Many AI pilots demonstrate technical promise — yet fail to scale.
This session explored the reality of the “POC graveyard” and why AI transformation often stalls.
Barriers to scaling include:
- Data readiness
- Adoption resistance
- Ambiguous ownership
- Weak measurement frameworks
- Immature governance
The insights were powerful: AI failures are rarely technology failures. They are system and process failures.
Trust emerges as the defining factor. Without domain context, semantic layers, and embedded governance, AI outputs lack credibility.
Agentic AI introduces additional complexity. Enterprises must rethink governance across:
- Compliance
- Workflow orchestration
- Decision accountability
Legacy data environments are increasingly exposed under agentic systems. Observability, auditability, and guardrails are no longer optional.
Scaling AI is not about building better models. It is about building better enterprise systems.
The Value Jump in Moving from Productivity to Performance
Moderated by Anuj Mahajan, Senior Director (CE), Axtria, this experiential discussion featured Arvind Balasundaram and Sreemannarayana Balineni, ED BSI Data Analytics for Novartis International, Novartis.
Execution realities took center stage.
Ambitious field teams often struggle not because of strategy — but because systems are fragmented. Data is scattered. Reports conflict. Approvals slow momentum.
“Execution is what happens when strategy meets reality — and reality always wins.”
True execution excellence cannot depend on heroics. It must be engineered into unified platforms.

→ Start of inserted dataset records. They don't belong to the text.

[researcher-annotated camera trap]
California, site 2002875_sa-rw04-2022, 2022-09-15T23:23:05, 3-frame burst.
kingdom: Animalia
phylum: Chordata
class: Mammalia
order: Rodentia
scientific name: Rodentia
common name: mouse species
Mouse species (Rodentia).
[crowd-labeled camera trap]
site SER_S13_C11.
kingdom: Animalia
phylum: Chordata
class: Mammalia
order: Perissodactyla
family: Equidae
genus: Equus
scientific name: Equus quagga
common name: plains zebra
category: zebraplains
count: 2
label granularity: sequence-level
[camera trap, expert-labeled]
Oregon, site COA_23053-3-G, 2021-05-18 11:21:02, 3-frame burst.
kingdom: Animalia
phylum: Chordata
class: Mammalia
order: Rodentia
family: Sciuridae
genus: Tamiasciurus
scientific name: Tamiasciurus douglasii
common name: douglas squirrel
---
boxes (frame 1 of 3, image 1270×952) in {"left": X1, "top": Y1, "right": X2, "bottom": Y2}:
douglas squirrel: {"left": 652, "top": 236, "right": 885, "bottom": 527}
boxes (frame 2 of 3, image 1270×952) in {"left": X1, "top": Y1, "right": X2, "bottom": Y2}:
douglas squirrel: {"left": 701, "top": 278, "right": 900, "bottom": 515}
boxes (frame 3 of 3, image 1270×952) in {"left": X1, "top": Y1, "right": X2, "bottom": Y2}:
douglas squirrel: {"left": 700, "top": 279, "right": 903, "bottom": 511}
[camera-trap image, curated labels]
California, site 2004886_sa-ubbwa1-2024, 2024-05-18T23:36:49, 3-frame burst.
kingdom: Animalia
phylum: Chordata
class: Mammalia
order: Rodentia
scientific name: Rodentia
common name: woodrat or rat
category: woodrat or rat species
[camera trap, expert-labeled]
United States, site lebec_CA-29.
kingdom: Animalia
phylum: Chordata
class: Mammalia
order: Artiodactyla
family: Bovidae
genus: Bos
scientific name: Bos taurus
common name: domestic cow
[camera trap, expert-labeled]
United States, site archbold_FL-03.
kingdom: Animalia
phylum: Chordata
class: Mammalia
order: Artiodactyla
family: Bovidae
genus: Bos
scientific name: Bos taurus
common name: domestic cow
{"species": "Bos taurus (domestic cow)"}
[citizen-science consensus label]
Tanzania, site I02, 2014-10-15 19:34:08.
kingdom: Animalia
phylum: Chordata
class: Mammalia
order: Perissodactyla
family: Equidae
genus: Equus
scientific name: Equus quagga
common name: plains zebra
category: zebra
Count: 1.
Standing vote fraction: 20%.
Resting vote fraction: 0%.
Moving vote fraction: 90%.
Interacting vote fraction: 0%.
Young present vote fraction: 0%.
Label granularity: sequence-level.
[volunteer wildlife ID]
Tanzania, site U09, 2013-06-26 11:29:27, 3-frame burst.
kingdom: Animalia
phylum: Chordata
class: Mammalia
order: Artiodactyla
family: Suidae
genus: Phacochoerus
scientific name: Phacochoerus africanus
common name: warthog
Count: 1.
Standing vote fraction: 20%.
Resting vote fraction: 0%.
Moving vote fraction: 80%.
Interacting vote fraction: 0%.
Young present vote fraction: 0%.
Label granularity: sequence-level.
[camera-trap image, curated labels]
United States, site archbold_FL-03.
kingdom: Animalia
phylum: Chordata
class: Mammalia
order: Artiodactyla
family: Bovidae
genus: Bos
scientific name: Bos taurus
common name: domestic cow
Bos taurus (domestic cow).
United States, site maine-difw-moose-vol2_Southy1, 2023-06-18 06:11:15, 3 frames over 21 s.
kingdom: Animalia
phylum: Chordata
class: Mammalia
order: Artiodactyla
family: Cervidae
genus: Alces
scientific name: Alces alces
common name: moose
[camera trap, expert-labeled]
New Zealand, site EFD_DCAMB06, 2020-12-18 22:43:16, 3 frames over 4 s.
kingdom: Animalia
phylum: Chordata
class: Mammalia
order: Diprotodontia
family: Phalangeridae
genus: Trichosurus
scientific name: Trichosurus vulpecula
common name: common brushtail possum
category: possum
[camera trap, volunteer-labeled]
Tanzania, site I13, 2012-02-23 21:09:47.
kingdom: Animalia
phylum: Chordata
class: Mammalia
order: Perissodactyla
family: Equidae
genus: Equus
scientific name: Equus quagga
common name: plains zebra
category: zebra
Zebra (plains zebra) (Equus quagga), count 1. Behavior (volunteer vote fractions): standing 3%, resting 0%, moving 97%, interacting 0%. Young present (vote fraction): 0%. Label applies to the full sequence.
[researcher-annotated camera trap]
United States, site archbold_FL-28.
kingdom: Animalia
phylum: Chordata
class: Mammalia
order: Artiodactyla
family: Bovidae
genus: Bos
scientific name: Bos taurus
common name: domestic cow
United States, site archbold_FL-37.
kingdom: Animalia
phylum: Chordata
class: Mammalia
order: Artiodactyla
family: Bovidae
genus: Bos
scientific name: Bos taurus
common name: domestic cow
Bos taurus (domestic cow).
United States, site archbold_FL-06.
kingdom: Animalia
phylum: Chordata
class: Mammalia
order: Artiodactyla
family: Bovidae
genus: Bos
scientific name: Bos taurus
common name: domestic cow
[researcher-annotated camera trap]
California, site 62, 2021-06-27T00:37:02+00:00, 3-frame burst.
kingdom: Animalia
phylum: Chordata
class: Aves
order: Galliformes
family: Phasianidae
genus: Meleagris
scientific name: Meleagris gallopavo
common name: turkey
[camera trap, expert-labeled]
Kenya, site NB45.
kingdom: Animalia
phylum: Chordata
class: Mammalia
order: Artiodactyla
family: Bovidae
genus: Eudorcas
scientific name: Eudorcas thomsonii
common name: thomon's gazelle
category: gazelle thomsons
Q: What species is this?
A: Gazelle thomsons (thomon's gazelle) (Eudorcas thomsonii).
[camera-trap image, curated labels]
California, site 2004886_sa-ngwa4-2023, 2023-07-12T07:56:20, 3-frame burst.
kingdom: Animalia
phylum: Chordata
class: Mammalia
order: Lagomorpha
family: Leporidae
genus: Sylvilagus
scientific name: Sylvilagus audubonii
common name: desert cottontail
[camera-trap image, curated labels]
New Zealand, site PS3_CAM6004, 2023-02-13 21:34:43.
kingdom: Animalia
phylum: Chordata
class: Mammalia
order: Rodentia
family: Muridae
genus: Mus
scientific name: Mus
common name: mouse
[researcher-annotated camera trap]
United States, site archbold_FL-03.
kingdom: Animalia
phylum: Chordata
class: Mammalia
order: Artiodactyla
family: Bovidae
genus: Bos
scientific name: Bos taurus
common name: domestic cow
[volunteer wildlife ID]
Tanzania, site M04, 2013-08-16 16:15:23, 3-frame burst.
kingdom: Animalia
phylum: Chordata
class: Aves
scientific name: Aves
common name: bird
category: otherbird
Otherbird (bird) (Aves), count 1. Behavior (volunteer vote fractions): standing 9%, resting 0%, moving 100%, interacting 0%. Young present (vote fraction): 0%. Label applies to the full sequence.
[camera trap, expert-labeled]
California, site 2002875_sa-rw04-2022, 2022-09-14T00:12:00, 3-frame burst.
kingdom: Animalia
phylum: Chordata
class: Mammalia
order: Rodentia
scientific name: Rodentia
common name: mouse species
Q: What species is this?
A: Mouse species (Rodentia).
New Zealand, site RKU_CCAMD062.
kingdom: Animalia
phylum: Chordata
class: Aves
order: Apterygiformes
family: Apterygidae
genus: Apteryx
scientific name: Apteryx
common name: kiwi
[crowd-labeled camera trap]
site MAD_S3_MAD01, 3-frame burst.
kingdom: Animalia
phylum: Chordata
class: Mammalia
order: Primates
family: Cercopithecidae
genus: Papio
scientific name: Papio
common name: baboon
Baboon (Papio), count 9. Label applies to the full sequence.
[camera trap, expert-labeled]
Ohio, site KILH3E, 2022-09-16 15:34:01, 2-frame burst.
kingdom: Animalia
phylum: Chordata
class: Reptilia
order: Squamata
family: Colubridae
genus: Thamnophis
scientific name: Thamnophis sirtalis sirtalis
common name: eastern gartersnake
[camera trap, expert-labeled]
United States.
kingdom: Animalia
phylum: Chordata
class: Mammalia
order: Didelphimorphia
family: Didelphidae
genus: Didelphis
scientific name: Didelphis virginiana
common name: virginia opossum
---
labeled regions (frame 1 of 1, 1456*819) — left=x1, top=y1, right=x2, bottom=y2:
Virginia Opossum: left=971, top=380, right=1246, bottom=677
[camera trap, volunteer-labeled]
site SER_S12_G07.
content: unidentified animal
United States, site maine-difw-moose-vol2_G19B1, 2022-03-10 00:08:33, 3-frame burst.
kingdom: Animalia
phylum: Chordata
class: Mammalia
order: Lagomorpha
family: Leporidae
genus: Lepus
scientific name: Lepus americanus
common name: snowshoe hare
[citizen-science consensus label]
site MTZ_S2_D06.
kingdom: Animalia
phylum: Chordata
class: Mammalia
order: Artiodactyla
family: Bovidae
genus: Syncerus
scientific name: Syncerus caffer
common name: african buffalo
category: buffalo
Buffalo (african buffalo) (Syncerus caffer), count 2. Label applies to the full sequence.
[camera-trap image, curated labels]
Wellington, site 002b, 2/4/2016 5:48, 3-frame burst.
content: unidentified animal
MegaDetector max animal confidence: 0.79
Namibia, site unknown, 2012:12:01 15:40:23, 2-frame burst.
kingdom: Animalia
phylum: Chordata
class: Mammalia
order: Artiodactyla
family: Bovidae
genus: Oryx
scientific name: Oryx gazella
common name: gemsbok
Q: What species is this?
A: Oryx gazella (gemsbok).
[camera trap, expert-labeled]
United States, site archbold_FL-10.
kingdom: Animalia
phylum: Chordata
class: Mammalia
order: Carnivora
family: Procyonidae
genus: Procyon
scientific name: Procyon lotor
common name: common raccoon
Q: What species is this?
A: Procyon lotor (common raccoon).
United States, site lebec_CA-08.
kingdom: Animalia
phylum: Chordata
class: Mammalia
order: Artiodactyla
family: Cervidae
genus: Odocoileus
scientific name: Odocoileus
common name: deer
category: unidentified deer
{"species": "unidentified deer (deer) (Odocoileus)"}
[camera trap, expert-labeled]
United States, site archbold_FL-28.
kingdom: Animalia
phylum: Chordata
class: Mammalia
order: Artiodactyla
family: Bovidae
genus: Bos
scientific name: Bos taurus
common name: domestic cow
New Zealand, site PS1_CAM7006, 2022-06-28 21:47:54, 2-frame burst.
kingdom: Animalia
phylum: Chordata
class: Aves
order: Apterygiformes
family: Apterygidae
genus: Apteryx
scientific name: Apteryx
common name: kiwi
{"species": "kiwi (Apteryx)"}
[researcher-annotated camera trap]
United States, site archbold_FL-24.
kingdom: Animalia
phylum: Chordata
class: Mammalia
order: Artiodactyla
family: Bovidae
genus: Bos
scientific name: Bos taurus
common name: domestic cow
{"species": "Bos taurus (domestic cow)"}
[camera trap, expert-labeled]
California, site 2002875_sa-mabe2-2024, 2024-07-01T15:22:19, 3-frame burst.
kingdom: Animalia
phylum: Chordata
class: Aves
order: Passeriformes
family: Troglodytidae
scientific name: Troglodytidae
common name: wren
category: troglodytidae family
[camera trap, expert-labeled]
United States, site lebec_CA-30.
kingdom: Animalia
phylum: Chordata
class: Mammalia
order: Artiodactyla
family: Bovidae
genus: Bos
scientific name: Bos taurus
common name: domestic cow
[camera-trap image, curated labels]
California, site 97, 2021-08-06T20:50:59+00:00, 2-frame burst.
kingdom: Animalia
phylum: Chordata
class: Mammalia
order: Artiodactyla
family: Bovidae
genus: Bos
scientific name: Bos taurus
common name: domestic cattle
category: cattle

The value jump becomes evident when organizations move from productivity gains to performance transformation:
- Reduced manual effort
- Faster processing cycles
- Fewer field inquiries
- Improved target achievement
- Ability to scale across markets without proportional headcount growth
Beyond efficiency lies effectiveness — knowledge graphs, multimodal integration, and pattern detection driving measurable top-line impact.
Great organizations do not wait for superheroes. They build systems that make excellence repeatable.
The Moment of Choice: Embrace AI and Change or Use AI to Improve Current Processes
Moderated by Sonia Vergis, Principal, Axtria, this fireside session featured Neha Agarwal, VP – Head Data Enablement & Operations, Novartis.
The closing conversation reframed the transformation journey as a leadership choice.
Support centers have evolved into global nerve centers — influencing strategy, innovation, and enterprise value creation.
AI is no longer just accelerating tasks. It is thinking alongside humans.
The real question is not whether AI can be deployed. It is how boldly organizations are willing to reimagine processes.
Five foundational layers define an AI-enabled enterprise:
- Data
- Governance
- Platforms
- Semantic/context layers
- Agentic orchestration ecosystems
AI will not replace intuition, creativity, or imagination. Instead, it frees humans from repetitive workflows — enabling higher-order thinking and innovation.
The greatest barrier to transformation is not technology. It is leadership imagination.
Executive Roundtable: Shared Accountability
The executive roundtable reinforced several shared priorities:
- trust must be deliberately engineered into systems,
- ownership must be clearly defined, and
- governance must act as an enabler of speed rather than a constraint.
Leaders emphasized that scalable platforms must replace fragmented experimentation, and that decision accountability needs to move closer to GCCs to drive true enterprise ownership.
The Road Ahead
Axtria Ignite Global 2026 was not a celebration of AI capability. It was a call to responsibility.
The industry has moved beyond proving that AI works. The next frontier is proving that enterprises are ready — structurally, culturally, and operationally — to scale it.
The ambition is no longer capability-building. It is ownership.
And the organizations that embrace this shift will not merely adopt AI — they will redefine how decisions are made.
**The views expressed by the panelists are their own and do not necessarily represent those of their respective organizations.